Love is the antidote to stress. I cannot emphasize this enough. When we’re feeling stressed, we have a tendency of isolating ourselves from other people, even the ones we love. This is a mistake, let me tell you why. When we’re stressed the antidote is a hormone called oxytocin. This is what we crave and need but simultaneously deprive ourselves of. You see, we produce this hormone when we spend time with the people we have a close and intimate relationship with and feel really closely connected to. So, in these stress inducing times keep this in mind and make sure to create space for the people you love and amp up those feel good hormones! It will do you good, I promise. If you can’t physically spend time with them then set up a Skype call or Facetime. This is the time when we need to connect more than ever, and you and I are no exception. There’s nothing that makes us happier than when we can make others feel better so make a habit out of it, show that you care. Reach out a hand, pick up the phone and check in with your colleague that you know might have a hard time right now or send a loving message to your parents. Contact your local Red Cross organization and let them know that you can help out. However, you can be more caring, just do it. Everyone might not be willing to receive it but that’s beside the point. What matter is that you’re trying and doing rather than being passive, and that’s what we need.

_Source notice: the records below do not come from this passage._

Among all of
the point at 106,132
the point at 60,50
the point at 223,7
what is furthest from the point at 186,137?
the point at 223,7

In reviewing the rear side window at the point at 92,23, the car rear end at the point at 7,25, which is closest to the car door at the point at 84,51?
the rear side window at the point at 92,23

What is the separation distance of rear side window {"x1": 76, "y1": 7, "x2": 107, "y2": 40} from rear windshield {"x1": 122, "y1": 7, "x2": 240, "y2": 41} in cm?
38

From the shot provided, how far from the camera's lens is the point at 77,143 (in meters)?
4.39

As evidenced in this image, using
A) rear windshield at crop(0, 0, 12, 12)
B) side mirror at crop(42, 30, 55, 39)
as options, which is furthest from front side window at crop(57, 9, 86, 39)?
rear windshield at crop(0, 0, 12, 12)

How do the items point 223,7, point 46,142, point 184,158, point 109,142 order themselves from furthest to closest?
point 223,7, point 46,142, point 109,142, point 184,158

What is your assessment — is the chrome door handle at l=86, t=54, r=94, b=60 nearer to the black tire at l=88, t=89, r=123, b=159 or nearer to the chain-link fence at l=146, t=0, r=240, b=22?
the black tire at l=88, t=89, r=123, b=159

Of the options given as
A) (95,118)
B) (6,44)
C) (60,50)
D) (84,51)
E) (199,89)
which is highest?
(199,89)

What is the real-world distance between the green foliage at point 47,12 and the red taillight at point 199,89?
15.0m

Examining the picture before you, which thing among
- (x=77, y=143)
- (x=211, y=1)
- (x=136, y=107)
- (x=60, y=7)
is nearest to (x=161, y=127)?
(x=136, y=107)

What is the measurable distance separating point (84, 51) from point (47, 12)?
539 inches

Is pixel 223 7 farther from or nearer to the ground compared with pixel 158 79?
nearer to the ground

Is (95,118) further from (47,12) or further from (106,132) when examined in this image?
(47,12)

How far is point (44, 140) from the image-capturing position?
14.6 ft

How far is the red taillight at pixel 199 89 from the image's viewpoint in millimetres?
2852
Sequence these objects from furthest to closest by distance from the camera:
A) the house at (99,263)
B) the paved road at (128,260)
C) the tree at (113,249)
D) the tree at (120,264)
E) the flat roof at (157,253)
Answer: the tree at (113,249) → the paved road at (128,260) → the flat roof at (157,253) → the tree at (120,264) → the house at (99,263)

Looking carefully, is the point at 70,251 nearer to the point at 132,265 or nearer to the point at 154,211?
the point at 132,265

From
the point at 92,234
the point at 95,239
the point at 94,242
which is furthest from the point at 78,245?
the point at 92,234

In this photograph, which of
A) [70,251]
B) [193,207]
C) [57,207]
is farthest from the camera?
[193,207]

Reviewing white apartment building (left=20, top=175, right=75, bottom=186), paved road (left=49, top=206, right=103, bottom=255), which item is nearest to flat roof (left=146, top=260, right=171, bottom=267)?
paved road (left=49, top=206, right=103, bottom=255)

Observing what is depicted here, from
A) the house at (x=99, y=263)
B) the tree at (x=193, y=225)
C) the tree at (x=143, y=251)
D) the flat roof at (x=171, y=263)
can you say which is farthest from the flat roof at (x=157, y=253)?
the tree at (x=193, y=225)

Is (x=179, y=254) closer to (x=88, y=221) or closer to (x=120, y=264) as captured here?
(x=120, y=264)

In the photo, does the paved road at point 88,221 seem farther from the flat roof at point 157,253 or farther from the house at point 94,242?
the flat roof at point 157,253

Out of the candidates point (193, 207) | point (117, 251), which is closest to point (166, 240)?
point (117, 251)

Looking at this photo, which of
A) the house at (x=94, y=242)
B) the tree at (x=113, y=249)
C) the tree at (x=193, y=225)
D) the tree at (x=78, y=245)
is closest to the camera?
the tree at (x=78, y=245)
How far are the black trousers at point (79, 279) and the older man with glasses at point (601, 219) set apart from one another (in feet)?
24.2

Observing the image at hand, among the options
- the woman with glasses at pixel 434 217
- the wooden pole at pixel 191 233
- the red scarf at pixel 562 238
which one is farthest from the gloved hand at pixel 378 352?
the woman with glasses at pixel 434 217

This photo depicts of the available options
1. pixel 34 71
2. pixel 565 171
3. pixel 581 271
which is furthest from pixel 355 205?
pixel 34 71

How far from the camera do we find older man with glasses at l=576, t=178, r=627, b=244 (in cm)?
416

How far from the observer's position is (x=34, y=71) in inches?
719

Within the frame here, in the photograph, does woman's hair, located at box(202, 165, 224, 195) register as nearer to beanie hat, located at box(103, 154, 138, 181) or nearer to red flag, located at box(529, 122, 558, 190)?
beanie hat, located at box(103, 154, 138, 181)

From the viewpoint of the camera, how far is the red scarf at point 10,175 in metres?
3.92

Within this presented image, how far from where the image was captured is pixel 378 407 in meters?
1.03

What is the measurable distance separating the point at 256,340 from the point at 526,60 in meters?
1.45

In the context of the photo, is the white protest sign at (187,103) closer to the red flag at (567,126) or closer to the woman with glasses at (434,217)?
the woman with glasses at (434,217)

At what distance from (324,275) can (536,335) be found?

Like I said, it’s a strange time that we’re finding ourselves in right now but it’s also a time of new possibilities. What we choose to focus on is what will continue to grow, so let’s do our best to make sure that we nourish and expand the most inspiring parts of ourselves, our businesses and one another. We can prepare for and address the tough times while still hoping for and expecting the good times. As the late O Carl Simonton said,
“In the face of uncertainty, there’s nothing wrong with hope.”
What can you make of that? In the midst of it all many of us have lost some really important resources, and that should be acknowledged, but many have also been given the most valuable resource there is. The very thing we usually claim to lack the most. Time. So what can we use it for? What if this is your time? Your time to reconnect with your dreams, your time to revive that creative flow you once lost, your time to realize that idea you knew could turn into a beautiful business, your time to go back to school or your time to write that book. You don’t need an excuse to be optimistic and go after that thing that makes you feel most alive, but if you needed one, I’m giving it to you now. You see, we need your good vibes, your bad ass ideas and unique personality right now. Maybe more than ever. So please, don’t hold back. Stay inspired, keep caring, continue to show up and we’ll all make it through stronger and better because of it.